Find and Remove Duplicate Records SQL Server

Question

Find and Remove Duplicate Records SQL Server

Viewing 15 posts - 46 through 60 (of 76 total)

You must be logged in to reply to this topic. Login to reply

John Donaldson SSC Journeyman Points: 89 More actions · Answer 1

This will delete all of the records that have more than 1 occurrence including the original.

Luis Cazares SSC Guru Points: 183706 More actions · Answer 2

John Donaldson (2/2/2016)
This will delete all of the records that have more than 1 occurrence including the original.

I guess you didn't try the code. Here, let me give you the opportunity to run it by giving you sample data and the code all in one.

CREATE TABLE Duplicates(

CustID INT,

Col1 INT,

Col2 VARCHAR(100));

INSERT INTO Duplicates

VALUES (1, 100, 'ABC'),

(2, 200, 'ABC'),

(3, 300, 'BBB'),

(4, 200, 'CCC'),

(5, 400, 'EEE'),

(6, 500, 'DDA');

SELECT * FROM Duplicates ORDER BY Col1, col2;

SET NOCOUNT ON

SET ROWCOUNT 1

WHILE 1 = 1

BEGIN

DELETE

FROM Duplicates

WHERE Col1 IN

(SELECT Col1

FROM Duplicates

GROUP BY Col1

HAVING COUNT(*) > 1)

IF @@Rowcount = 0

BREAK ;

END

SET ROWCOUNT 0

SELECT * FROM Duplicates ORDER BY Col1, col2;

GO

--Clean my DB

DROP TABLE Duplicates;

This technique is bad because it uses a deprecated feature and deletes one row at a time, but it actually does what it promises to do.

Luis C.
General Disclaimer:
Are you seriously taking the advice and code from someone from the internet without testing it? Do you at least understand it? Or can it easily kill your server?

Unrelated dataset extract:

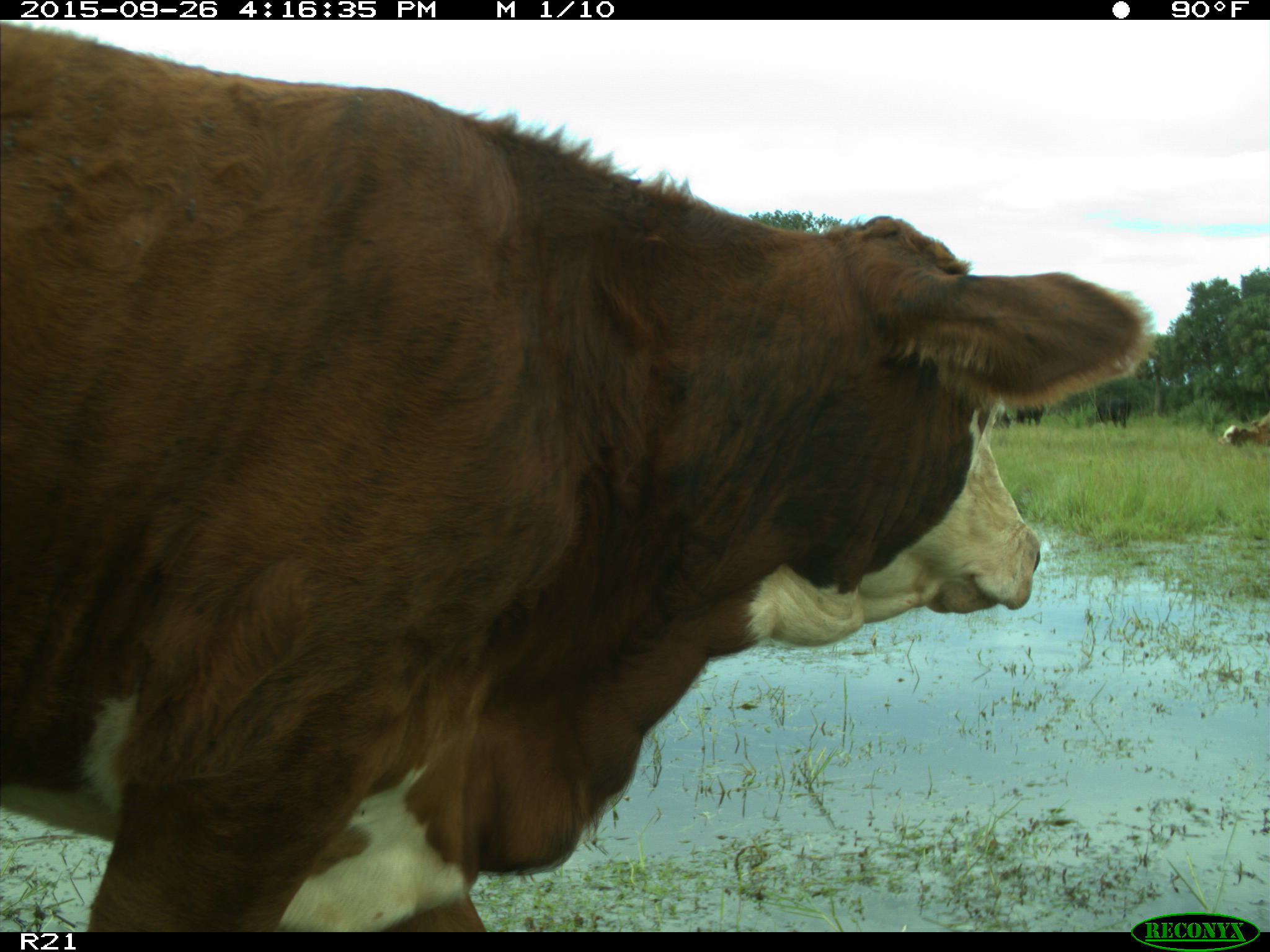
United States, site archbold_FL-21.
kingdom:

How to post data/code on a forum to get the best help: Option 1 / Option 2

Ed Wagner SSC Guru Points: 287026 More actions · Answer 3

Luis Cazares (2/1/2016)
The problem is that you're missing an important option that SQL Server offers: The possibility to modify data through CTEs and views as long as they follow certain rules (Check Updatable views).
With that option, the code results in something easier to read and generate. Here's an example of your first case.
--CASE 1:
CREATE TABLE Duplicates(
RowID INT IDENTITY (1,1),
Col1 INT,
Col2 VARCHAR(100));
INSERT INTO Duplicates
VALUES (100, 'ABC'),
(200, 'ABC'),
(300, 'BBB'),
(300, 'BBB'),
(200, 'CCC'),
(400, 'EEE'),
(400, 'EEE'),
(400, 'EEE'),
(500, 'DDA');
--Validate the data before the delete
SELECT * FROM Duplicates ORDER BY Col1, col2;
/* --Original code (rearranged)
DELETE FROM Duplicates
FROM (SELECT *,
ROW_NUMBER() OVER (Partition by col1,col2 order by col1) as RankCol1
FROM Duplicates) As T
WHERE Duplicates.RowID IN (SELECT T.RowID WHERE T.RankCol1 >1)
*/
WITH CTE AS(
SELECT *, ROW_NUMBER() OVER (Partition by col1,col2 --Use the columns that define what is a duplicate row
order by RowID --Ability to define which row will be left
) as RowNum
FROM Duplicates
)
DELETE FROM CTE
WHERE RowNum > 1;
--Validate the data after the delete
SELECT * FROM Duplicates ORDER BY Col1, col2;
GO
--Clean my DB
DROP TABLE Duplicates;
And here's the second case you stated. I just needed to include the CustID column in the PARTITION BY to establish that it's also part of the duplicates definition.
CREATE TABLE Duplicates(
CustID INT,
Col1 INT,
Col2 VARCHAR(100));
INSERT INTO Duplicates
VALUES (1, 100, 'ABC'),
(2, 200, 'ABC'),
(3, 300, 'BBB'),
(3, 300, 'BBB'),
(3, 300, 'BBB'),
(4, 200, 'CCC'),
(5, 400, 'EEE'),
(5, 400, 'EEE'),
(5, 400, 'EEE'),
(6, 500, 'DDA');
SELECT * FROM Duplicates ORDER BY Col1, col2;
WITH CTE AS(
SELECT *, ROW_NUMBER() OVER (Partition by CustID, col1,col2 order by col1) as RowNum
FROM Duplicates
)
DELETE FROM CTE
WHERE RowNum > 1;
SELECT * FROM Duplicates ORDER BY Col1, col2;
GO
--Clean my DB
DROP TABLE Duplicates;
No Loops, no RBAR, no deprecated features, no multiple FROM in the delete statement, just simple SQL code that can even be ported to a different RDBMS.
Is this the best solution? It depends.
With large data sets and few duplicates, a solution as simple as this might not perform well enough. Depending on different factors, changes should be done to the code. For most scenarios, this method should work just fine.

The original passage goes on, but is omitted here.